| Given entries |
◇ ◇ ◇
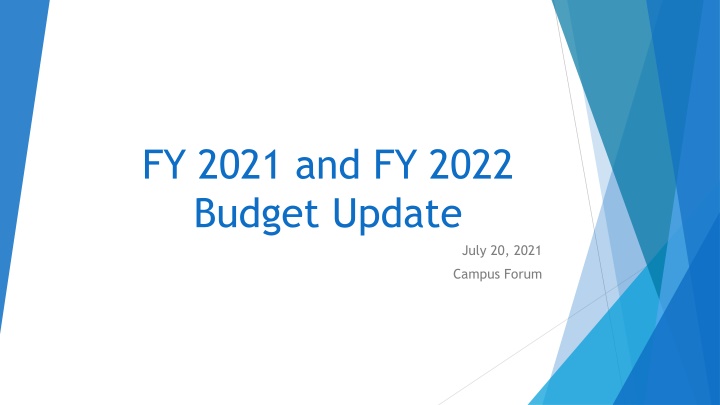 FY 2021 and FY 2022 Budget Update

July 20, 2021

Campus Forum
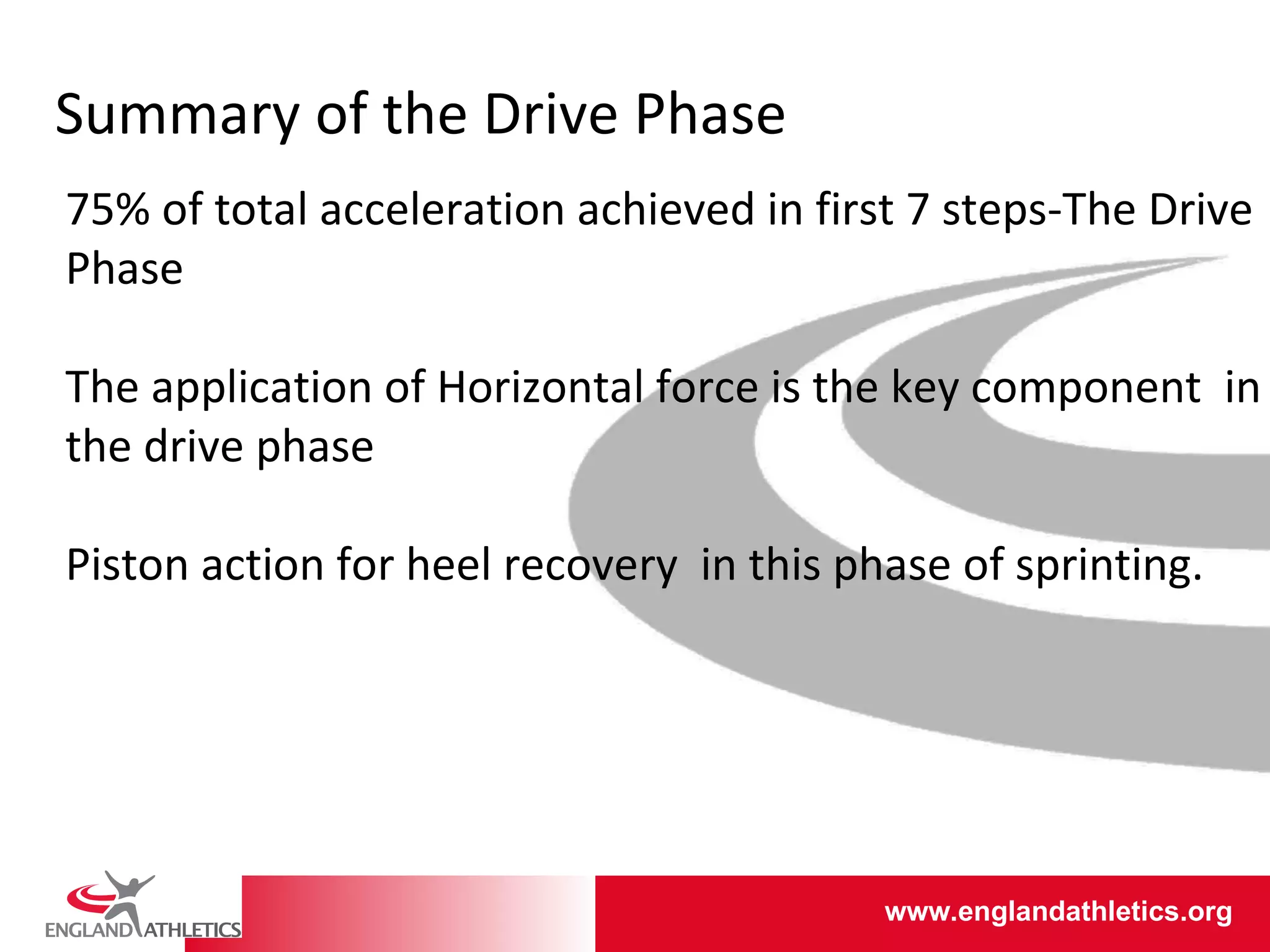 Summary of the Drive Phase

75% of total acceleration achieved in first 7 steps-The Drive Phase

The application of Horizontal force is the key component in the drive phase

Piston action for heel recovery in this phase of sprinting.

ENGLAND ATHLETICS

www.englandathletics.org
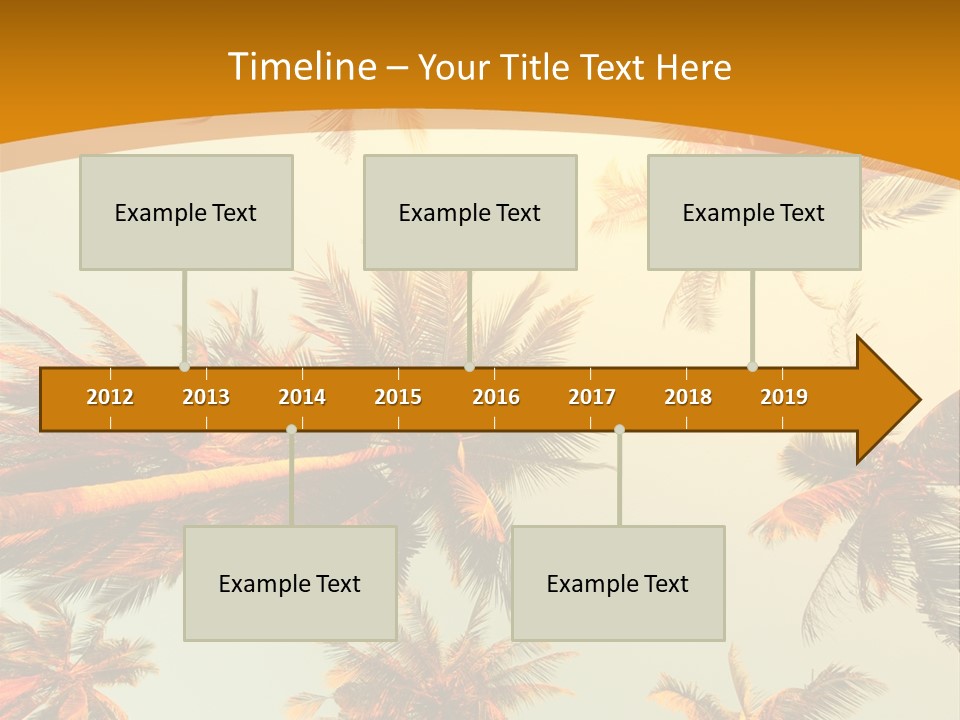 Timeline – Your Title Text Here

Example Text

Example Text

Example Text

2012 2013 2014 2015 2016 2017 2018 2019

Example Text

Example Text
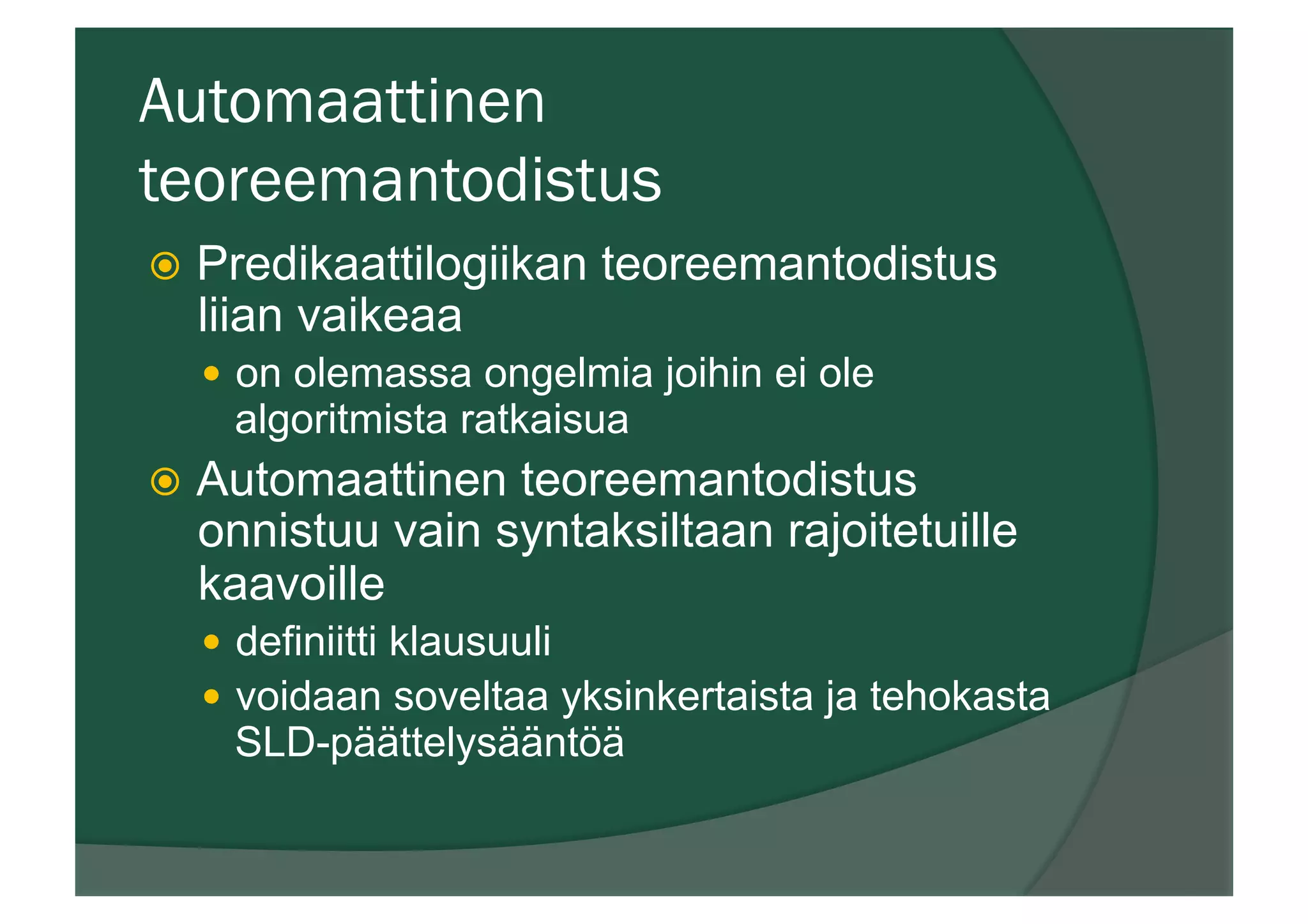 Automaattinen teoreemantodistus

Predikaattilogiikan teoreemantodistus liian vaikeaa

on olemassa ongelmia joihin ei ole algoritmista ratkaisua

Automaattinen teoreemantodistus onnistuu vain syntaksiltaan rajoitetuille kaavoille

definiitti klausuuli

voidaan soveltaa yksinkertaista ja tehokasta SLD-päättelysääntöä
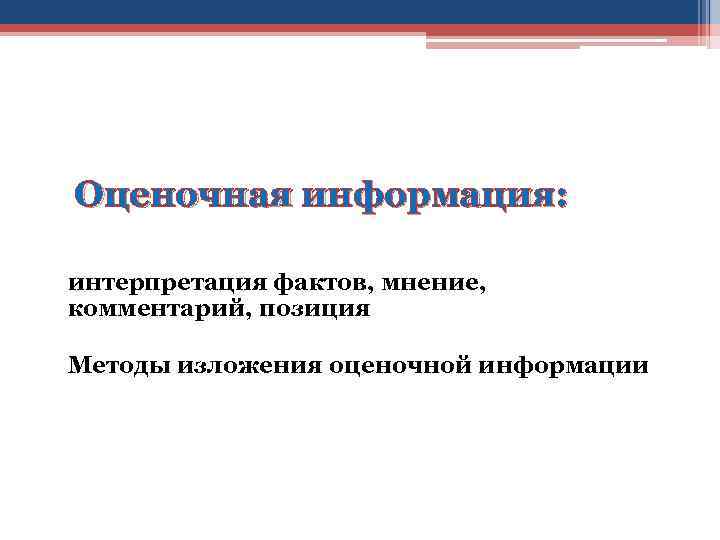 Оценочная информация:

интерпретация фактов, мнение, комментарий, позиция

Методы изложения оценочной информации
◇ ◇ ◇
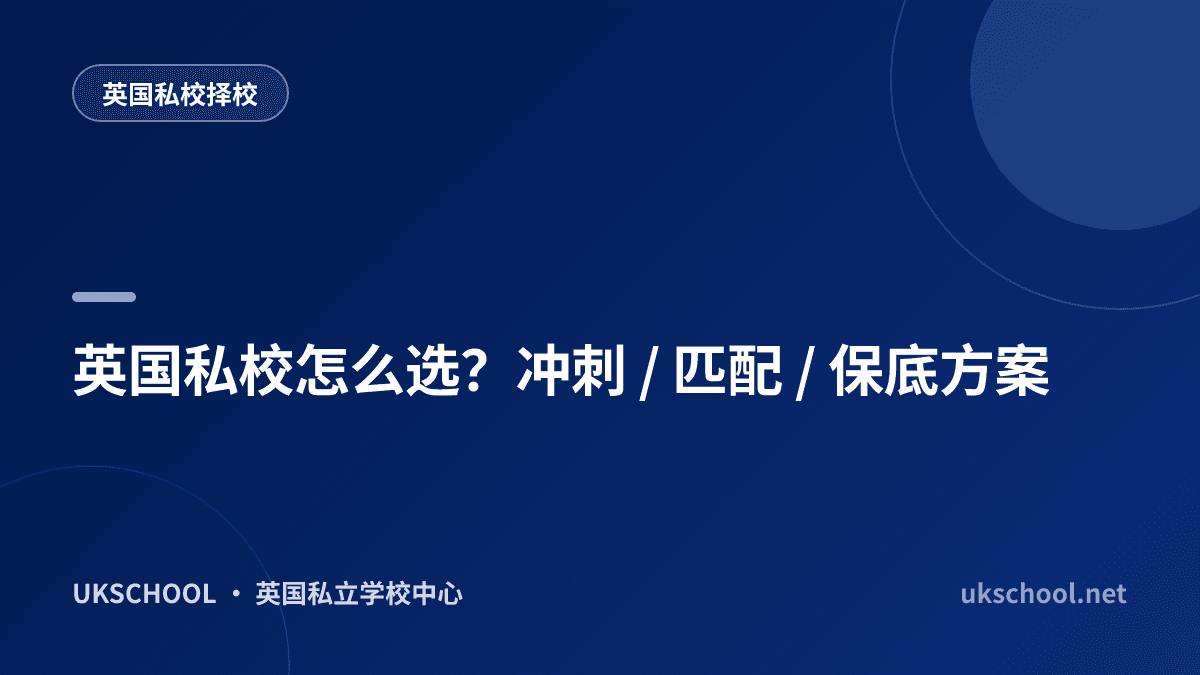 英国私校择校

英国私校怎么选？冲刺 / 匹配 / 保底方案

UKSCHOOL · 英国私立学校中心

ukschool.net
◇ ◇ ◇
| What is needed |
Each line from the one that contains "ENGLAND ATHLETICS" down to the one that contains "Методы изложения оценочной информации" is to be returned exactly as it stands above, both ends included, with pictures removed.

| Answer below |
ENGLAND ATHLETICS

www.englandathletics.org
 Timeline – Your Title Text Here

Example Text

Example Text

Example Text

2012 2013 2014 2015 2016 2017 2018 2019

Example Text

Example Text
 Automaattinen teoreemantodistus

Predikaattilogiikan teoreemantodistus liian vaikeaa

on olemassa ongelmia joihin ei ole algoritmista ratkaisua

Automaattinen teoreemantodistus onnistuu vain syntaksiltaan rajoitetuille kaavoille

definiitti klausuuli

voidaan soveltaa yksinkertaista ja tehokasta SLD-päättelysääntöä
 Оценочная информация:

интерпретация фактов, мнение, комментарий, позиция

Методы изложения оценочной информации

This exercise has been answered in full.